An argument that I have often tried to make when this subject comes up is that in-camera IS puts you in greater jeopardy if it fails. While most serious amateurs carry at least a couple of different lenses, many can’t afford to carry more than one camera body, or simply find it inconvenient for most outings. Now, I don’t know what happens when in-camera IS fails, but the fact remains that you no longer have IS. However, if your in-lens IS fails, you can always grab the next IS lens in your bag (even if it isn’t ideal for your shooting situation ((Ideal would be having two identical cameras and two identical lenses, but few can afford that luxury)).)
It has been said that Canon (in particular, but this applies equally to Nikon) hasn’t implemented in-camera IS on its mid- to high-end models simply because they are already pulling in a lot of money from selling IS lenses. That may be true; Canon is certainly in business to make money, and they’re good at it, too.
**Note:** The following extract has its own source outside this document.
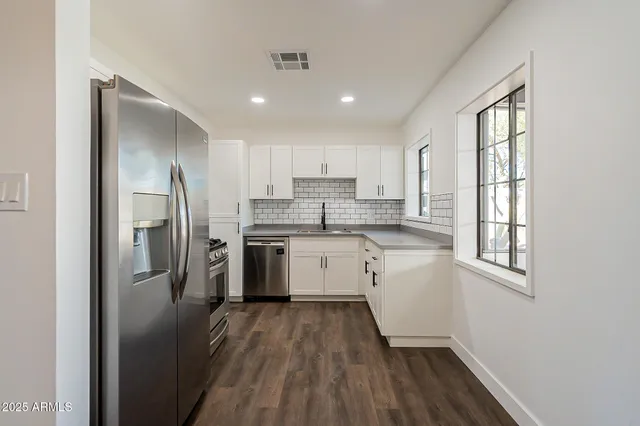 a kitchen with a white cabinets and wooden floor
However, it is my opinion that in-lens IS, while potentially more expensive because you buy many of the same parts multiple times, and while potentially limiting because you only have IS in the lenses the manufacturer chooses, is superior simply because each mechanism is suited to the focal length and optics to which it is bound. This is confirmed by Canon in the same Rebel XTi Whitepaper,
With the optical IS used by Canon, each lens with IS has a stabilizer unit designed for that lens’s needs. The unit in a lens such as the EF 28-135 f/3.5-5.6 IS USM or the EF-S 17-85 f/4-5.6 IS USM is vastly different from the powerful, broad movement stabilizers in lenses such as the EF 400mm f/2.8L IS USM or the EF 600mm f/4L IS USM.
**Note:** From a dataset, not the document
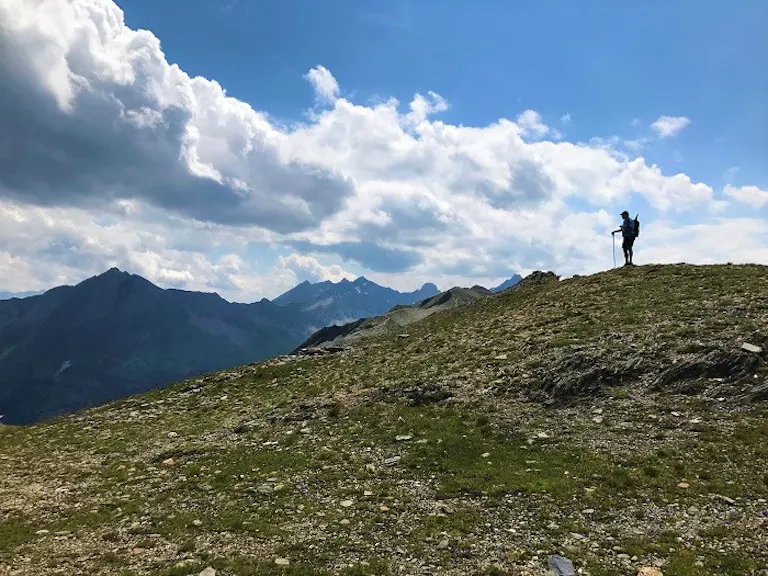 Man with a hiking pole looking at the bottom of the Alps cliff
If you’re swinging an 18-inch-long 600mm lens around, in-camera IS just isn’t going to cut it.
Another viewpoint is that more IS cannot possibly be bad, so we should encourage manufacturers to place IS systems in their cameras and their lenses. I read this argument in The Online Photographer, and the writer, a Mr. Mike Johnston, makes a number of good points. I shudder to think what might happen with both in-camera as well as in-lens stabilization systems running simultaneously, but more seemingly insurmountable engineering feats have certainly been demonstrated in photography in only the past couple of years.
If anyone wants to comment on the other manufacturers’ use of image stabilization or weigh in on which style of IS works best, just leave a comment.
As a wise man once said, “You shoot what you shoot.”